Overseas remittances have increased steadily year by year, and while a large proportion of remittances end up being invested in real estate, just a tiny proportion has been put into the nation's stock market, Gardners&Partners Investment Joint Stock Co general director Nguyen Tien Thanh has said.
Just five years ago, most remittances flowed directly into consumer spending, but more Vietnamese expatriates were now paying greater attention to investment opportunities in the home country, Thanh said.
Overseas remittances hit a record high of US$9 billion in 2011, an impressive increase over 2010's $8 billion and accounting for 9 per cent of the nation's GDP. This moved Viet Nam into the list of the top 16 nations around the world in terms of overseas remittances received.

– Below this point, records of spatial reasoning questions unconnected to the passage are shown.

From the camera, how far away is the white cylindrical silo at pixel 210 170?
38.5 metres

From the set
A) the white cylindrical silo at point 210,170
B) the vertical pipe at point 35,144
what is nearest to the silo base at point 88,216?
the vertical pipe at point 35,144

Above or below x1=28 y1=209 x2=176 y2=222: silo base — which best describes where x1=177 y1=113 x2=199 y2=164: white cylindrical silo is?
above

Amost 50 per cent of these remittances last year were invested in the real estate sector while deposits in banks accounted for 24.7 per cent and consumer spending 19.4 per cent. Only 0.9 per cent were put into the stock market.

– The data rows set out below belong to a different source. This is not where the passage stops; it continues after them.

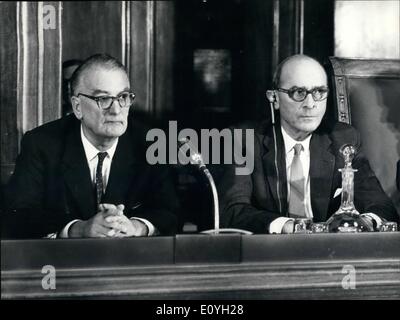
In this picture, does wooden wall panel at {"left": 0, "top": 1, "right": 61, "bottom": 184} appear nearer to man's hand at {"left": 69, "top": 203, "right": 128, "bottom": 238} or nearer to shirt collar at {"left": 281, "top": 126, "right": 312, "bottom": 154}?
shirt collar at {"left": 281, "top": 126, "right": 312, "bottom": 154}

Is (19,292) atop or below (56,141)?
below

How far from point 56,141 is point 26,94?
3.55ft

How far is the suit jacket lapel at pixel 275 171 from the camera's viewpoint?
3012 millimetres

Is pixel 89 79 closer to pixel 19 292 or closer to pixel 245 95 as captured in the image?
pixel 19 292

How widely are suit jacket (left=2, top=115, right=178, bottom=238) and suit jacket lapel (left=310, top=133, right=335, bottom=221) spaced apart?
58 centimetres

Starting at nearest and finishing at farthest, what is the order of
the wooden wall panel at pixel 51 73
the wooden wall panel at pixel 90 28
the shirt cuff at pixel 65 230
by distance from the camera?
the shirt cuff at pixel 65 230, the wooden wall panel at pixel 51 73, the wooden wall panel at pixel 90 28

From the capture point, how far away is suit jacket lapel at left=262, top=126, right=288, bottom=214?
9.88ft

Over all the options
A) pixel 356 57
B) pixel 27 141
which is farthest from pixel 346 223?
pixel 356 57

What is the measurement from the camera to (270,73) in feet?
14.0

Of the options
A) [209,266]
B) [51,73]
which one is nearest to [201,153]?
[51,73]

Few Vietnamese expatriates were keen on Viet Nam's stock market due to heavy speculative tricks and insider trading, Thanh said. Many Vietnamese expatriates were also afraid to entrust money to investment or fund management companies for fear of wrongdoings.
"The possibility of detecting such deeds, and the penalty levels in Viet Nam are limited," he said.
Overseas remittances were forecast to reach over $12 billion this year, Thanh said, and if only 10-20 per cent of this amount were poured become the stock market, it could help the stock market become a more effective channel for enterprises to raise capital.
"It will take some time to lure this money into the stock market," he said. "The length of time will depend on how successfully the market can be reformed."